Но как же тогда их план?
Она постаралась взять себя в руки и тихо спросила:
— Саша, скажи, пожалуйста, за что ты меня так ненавидишь?
— Не понял… — растерялся он, и глаза его обрели человеческое выражение.
— Я спрашиваю, за что ты меня ненавидишь?
На лице его появилось искреннее недоумение, потом оно мучительно скривилось от попытки найти хоть какой-нибудь вразумительный ответ…
Не было у него такого ответа.
В самом деле, почему? 
Вале стало не по себе от Сашкиной беспомощности. Ей опять стало жаль его, как недавно в классе, у окна.

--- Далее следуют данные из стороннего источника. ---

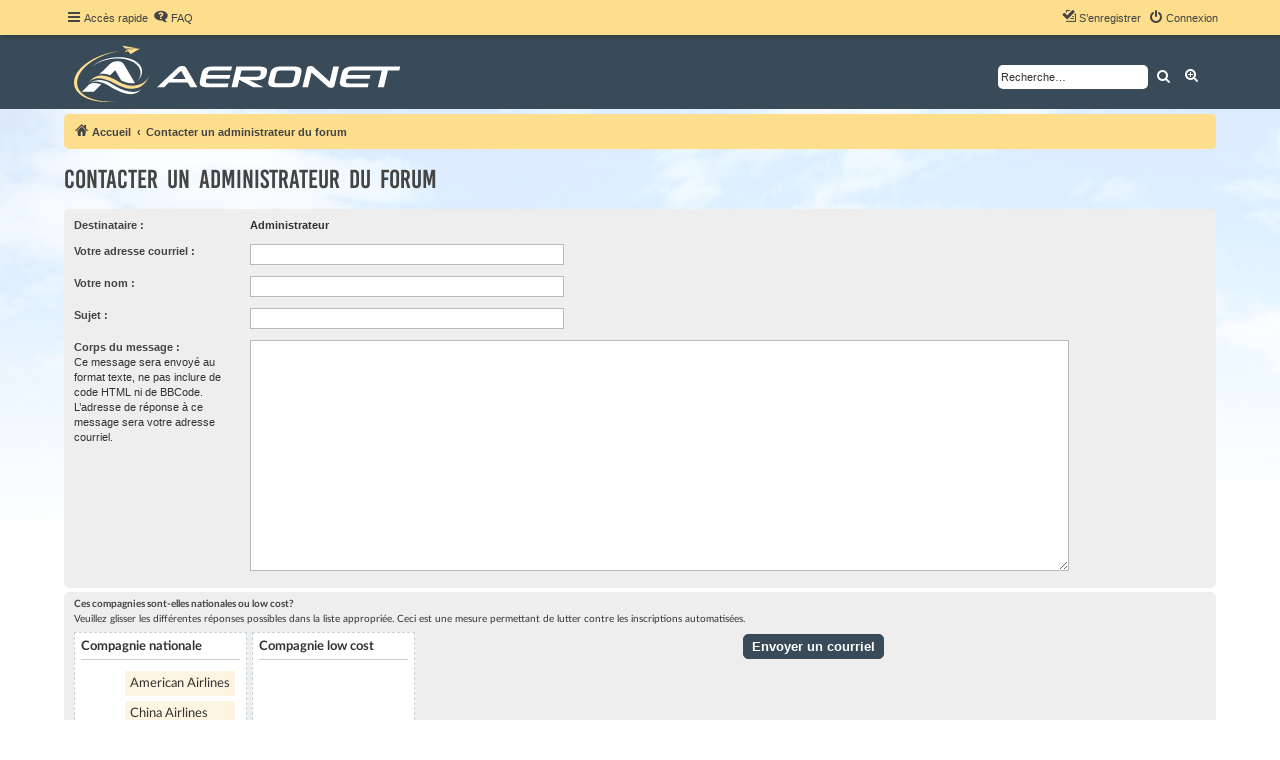

--- FILE ---
content_type: text/css
request_url: https://forum.aeronet-fr.org/ext/kinerity/bestanswer/styles/proflat/theme/bestanswer.css?assets_version=608
body_size: 186
content:
.answer + .post,
.answer + a#unread + .post {
	background-color: #EAF8E2;
}

p.post-notice.bestanswer {
	background-color: #c8f2c9;
	border-radius: 4px;
}

.post_answer {
	background-color: #EAF8E2 !important;
	padding: 10px;
	border-radius: 4px;
	width: 97.5% !important;
	margin-bottom: 17px;
	margin-top: 17px;
}


.profile-answers {
	margin-left: 8px;
}

.profile-answers a {
	font-weight: normal;
}

@media (max-width: 700px) {
	div.profile-answers {
		display: none;
	}
}

/* .button.bestanswer {
  border-color: #2b9e51;
  background-color: #2b9e51; }

.button.bestanswer-no {
  border-color: #aa0000;
  background-color: #aa0000; }
*/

— Не думай, — успокоительно промолвила она, — что это относится только к тебе. Я, в принципе, говорю обо всех наших мальчишках. Ладно бы только нас презирали. Вы даже между собой по- настоящему не дружите.
— Это мы не дружим? — обрадовался возможности переменить тему Сашка. — Ты докажи!
— И докажу! С Мишей ты дружишь потому, что он ростом с Таню вышел, спортсмен, знаменитость. И волейболист, и баскетболист. За обе школьные сборные выступает. Витька при вас на побегушках. Чуть что, вы ему рот затыкаете. За то, что ему с Ольгой сидеть понравилось, как ты на него кинулся? Олега вы просто за человека не считаете. Или, может, завидуете, что он так здорово на скрипке играет. Премии на конкурсах берёт.
А остальные мальчишки? Дружат вроде по интересам. Только настоящих интересов у вас никаких нет. По улицам бродите, в подъездах на гитарах бренчите – прохожих пугаете. В музей или театр вас калачом не заманишь, в школьной библиотеке уже который год не показываетесь, ни одной книжной новинки не знаете. А к нам как относитесь? Дежурить помочь? Заступиться за нас при случае… куда там, ещё сами норовите ножку подставить.
Сашка уставился в стол, слушая эти, как ему казалось, совершенно несправедливые упрёки. Но выслушал до конца и только потом упрямо вздёрнул подбородок.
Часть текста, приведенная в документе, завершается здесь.